Les hauts responsables publics sénégalais font régulièrement voler de fortes sommes d’argent, allant jusqu’à 200 millions de FCFA (300.000 euros) à leurs domiciles. Devant ce phénomène qui a débuté il y a quelques années, certains affirment que le vrai voleur n'est pas celui que l'on croit.

Comment un haut fonctionnaire peut-il se faire voler 150 millions de FCFA (près de 230.000 euros) chez lui ? Pourtant c’est ce qui est arrivé à Dadji Bâ, commandant des Douanes sénégalaises et numéro 2 du bureau de Dakar Pétrole à l’époque des faits. Le 29 novembre 2013, il avait subi un vol de 150 millions de FCFA à son domicile.
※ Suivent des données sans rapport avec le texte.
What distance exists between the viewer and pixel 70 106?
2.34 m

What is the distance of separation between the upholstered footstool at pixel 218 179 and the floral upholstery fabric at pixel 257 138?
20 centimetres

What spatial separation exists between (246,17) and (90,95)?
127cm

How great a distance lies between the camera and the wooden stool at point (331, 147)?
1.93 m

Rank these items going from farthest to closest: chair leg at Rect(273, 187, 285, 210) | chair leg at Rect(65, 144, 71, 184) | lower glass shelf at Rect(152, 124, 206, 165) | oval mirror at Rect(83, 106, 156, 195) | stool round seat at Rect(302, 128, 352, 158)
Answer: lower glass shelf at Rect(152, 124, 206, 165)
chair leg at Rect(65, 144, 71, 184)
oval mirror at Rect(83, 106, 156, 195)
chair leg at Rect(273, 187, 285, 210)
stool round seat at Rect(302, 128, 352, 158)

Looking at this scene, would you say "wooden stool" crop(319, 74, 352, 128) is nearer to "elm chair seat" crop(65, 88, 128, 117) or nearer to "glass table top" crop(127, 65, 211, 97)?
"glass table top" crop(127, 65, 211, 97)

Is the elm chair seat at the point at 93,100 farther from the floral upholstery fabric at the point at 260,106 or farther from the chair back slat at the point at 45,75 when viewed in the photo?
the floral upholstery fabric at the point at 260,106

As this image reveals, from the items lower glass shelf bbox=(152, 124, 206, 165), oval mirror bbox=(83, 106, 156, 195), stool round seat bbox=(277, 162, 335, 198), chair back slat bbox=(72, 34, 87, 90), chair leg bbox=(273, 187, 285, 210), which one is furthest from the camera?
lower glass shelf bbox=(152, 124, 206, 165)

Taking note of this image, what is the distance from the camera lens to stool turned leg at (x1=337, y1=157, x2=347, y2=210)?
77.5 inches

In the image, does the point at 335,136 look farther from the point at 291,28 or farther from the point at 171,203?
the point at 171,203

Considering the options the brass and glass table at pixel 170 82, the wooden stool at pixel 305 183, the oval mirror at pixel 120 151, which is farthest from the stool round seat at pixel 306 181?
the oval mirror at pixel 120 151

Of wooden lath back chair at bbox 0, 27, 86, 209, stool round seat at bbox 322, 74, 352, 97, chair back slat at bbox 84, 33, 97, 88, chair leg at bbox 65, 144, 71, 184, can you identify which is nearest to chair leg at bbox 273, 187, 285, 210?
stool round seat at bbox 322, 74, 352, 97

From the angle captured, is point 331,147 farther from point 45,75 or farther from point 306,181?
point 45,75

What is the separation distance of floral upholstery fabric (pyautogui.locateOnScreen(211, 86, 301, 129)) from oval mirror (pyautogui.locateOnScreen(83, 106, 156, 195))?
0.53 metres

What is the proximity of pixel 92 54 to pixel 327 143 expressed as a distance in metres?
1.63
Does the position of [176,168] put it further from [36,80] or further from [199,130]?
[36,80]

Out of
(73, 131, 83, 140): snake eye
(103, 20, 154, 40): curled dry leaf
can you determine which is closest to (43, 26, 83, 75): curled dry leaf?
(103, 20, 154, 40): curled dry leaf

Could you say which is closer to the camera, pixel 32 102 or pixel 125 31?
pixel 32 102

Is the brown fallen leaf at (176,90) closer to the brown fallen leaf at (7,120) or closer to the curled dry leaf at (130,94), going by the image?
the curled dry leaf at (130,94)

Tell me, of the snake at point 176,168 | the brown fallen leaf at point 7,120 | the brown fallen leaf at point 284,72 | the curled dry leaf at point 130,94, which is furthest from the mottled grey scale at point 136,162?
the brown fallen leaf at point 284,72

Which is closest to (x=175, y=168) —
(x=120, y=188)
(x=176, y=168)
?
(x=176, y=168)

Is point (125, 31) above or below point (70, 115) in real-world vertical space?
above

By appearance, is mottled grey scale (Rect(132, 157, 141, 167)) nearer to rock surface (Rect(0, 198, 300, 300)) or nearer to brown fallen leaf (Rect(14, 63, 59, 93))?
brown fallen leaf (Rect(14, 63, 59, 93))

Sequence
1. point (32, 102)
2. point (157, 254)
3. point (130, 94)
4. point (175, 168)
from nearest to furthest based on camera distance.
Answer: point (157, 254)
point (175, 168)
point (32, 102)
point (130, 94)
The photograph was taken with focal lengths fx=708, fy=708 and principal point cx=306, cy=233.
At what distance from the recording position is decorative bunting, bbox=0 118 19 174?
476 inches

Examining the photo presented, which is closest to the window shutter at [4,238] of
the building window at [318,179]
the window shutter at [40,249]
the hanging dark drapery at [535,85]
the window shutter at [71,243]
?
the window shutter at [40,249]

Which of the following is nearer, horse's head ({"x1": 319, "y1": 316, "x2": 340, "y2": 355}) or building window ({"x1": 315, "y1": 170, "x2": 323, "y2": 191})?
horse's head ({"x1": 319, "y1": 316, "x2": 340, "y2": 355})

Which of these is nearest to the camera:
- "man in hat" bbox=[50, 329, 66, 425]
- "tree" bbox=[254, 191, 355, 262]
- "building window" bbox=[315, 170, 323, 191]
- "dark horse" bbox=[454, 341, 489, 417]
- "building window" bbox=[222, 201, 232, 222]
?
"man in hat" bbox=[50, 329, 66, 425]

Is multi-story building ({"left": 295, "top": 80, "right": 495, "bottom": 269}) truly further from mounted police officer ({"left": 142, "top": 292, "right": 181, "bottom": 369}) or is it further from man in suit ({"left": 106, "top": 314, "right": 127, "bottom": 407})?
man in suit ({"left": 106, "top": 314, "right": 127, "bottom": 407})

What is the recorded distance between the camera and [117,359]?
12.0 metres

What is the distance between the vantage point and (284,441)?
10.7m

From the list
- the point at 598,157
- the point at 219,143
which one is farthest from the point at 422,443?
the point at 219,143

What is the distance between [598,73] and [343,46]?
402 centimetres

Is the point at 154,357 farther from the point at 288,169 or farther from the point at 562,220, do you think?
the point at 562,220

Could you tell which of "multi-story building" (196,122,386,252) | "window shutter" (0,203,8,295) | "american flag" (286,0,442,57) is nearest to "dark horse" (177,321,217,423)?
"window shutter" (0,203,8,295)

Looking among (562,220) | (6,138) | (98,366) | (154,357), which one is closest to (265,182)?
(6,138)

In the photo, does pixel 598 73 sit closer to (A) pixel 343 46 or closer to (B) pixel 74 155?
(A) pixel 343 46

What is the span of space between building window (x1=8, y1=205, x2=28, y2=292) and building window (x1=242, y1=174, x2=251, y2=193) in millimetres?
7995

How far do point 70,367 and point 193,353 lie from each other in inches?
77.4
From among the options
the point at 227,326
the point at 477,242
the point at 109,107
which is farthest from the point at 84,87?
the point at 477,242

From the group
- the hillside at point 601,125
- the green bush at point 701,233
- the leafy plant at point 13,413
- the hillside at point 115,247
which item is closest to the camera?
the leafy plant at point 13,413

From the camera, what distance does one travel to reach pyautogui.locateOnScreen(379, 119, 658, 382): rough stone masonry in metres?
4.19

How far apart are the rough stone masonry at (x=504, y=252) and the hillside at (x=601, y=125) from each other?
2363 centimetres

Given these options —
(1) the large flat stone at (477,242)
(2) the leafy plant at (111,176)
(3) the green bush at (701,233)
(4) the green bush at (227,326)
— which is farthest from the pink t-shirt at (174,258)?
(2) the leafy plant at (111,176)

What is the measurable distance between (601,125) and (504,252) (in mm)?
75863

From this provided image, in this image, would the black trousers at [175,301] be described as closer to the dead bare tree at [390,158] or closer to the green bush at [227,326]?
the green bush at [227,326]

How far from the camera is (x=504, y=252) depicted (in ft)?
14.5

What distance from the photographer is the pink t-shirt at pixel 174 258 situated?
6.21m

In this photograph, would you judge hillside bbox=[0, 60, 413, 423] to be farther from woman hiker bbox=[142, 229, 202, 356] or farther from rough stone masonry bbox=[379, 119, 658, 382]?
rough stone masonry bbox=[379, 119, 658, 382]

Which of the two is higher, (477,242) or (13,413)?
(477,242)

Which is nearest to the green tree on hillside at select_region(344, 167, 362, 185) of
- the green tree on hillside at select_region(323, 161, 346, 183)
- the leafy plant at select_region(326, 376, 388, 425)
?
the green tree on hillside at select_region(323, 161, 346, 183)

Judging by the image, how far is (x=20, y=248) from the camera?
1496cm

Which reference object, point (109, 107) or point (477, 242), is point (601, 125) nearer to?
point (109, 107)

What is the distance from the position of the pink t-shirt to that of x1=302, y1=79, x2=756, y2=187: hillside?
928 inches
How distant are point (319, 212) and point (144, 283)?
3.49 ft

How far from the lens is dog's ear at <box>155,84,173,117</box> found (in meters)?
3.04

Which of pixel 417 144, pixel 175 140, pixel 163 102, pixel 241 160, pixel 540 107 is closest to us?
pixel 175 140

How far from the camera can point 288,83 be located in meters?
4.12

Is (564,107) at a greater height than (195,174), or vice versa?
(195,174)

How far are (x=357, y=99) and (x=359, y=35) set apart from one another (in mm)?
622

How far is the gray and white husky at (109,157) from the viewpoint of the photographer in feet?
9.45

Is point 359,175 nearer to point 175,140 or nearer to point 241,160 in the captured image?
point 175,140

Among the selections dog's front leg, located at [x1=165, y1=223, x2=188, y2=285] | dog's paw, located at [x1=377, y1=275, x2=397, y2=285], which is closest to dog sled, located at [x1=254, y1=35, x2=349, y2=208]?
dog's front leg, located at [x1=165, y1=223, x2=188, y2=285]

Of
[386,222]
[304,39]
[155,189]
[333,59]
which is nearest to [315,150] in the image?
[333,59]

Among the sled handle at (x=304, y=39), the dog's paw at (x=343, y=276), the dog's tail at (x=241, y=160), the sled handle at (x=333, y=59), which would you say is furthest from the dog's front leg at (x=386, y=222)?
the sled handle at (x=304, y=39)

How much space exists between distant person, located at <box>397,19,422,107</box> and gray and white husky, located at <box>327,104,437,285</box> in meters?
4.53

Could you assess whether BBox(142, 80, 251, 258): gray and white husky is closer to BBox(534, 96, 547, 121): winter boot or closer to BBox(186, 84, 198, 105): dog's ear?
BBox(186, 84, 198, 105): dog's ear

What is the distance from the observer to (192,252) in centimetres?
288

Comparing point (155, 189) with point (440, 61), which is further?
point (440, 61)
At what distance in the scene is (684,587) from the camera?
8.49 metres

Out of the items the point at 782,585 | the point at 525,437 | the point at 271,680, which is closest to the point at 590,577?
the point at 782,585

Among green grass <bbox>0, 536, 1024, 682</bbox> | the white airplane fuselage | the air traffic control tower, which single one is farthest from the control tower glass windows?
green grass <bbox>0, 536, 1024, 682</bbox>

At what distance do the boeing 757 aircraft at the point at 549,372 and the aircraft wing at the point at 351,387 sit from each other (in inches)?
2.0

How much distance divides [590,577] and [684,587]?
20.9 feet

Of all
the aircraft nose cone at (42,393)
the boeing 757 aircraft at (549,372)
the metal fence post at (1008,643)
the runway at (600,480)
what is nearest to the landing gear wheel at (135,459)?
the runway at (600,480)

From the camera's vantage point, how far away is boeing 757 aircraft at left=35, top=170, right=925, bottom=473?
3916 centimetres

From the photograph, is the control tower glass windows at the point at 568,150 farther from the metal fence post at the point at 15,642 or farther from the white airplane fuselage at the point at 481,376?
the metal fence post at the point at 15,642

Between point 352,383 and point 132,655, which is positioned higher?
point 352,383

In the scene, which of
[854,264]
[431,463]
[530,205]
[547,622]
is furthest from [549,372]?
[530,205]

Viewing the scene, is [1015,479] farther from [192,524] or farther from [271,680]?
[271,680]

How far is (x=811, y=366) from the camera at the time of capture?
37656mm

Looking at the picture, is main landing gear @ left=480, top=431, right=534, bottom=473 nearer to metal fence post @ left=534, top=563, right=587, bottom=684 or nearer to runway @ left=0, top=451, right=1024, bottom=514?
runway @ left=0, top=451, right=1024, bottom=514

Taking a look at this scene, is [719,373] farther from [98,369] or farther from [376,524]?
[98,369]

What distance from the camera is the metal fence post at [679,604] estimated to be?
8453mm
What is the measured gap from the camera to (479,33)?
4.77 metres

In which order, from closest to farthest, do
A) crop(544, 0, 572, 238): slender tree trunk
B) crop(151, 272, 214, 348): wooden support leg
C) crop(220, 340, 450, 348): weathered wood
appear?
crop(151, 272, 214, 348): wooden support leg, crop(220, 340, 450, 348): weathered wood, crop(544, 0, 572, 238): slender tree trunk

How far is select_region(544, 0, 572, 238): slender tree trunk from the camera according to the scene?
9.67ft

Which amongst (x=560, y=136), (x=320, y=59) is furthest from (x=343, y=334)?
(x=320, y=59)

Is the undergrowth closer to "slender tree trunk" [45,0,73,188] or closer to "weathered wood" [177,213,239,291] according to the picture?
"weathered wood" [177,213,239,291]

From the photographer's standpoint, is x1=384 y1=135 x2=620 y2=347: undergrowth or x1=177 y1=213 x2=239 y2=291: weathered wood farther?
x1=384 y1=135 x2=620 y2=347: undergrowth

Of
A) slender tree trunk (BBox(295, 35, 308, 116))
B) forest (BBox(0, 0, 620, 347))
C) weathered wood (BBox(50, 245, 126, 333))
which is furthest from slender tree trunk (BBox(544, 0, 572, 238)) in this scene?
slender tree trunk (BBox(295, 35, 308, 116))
Ce qui avait poussé sa hiérarchie à le relever de ses fonctions, avant d’ouvrir une enquête administrative. Depuis lors, il ne s’était rien passé, mais l’affaire vient de connaître un rebondissement avec la convocation du douanier à la Cour de répression de l’enrichissement illicite (CREI). Les juges de cette redoutable juridiction ont, en effet, mis en demeure Dadji Bâ qui doit justifier, d’ici un mois, l’origine licite de ces 150 millions de FCFA, d’après plusieurs médias sénégalais.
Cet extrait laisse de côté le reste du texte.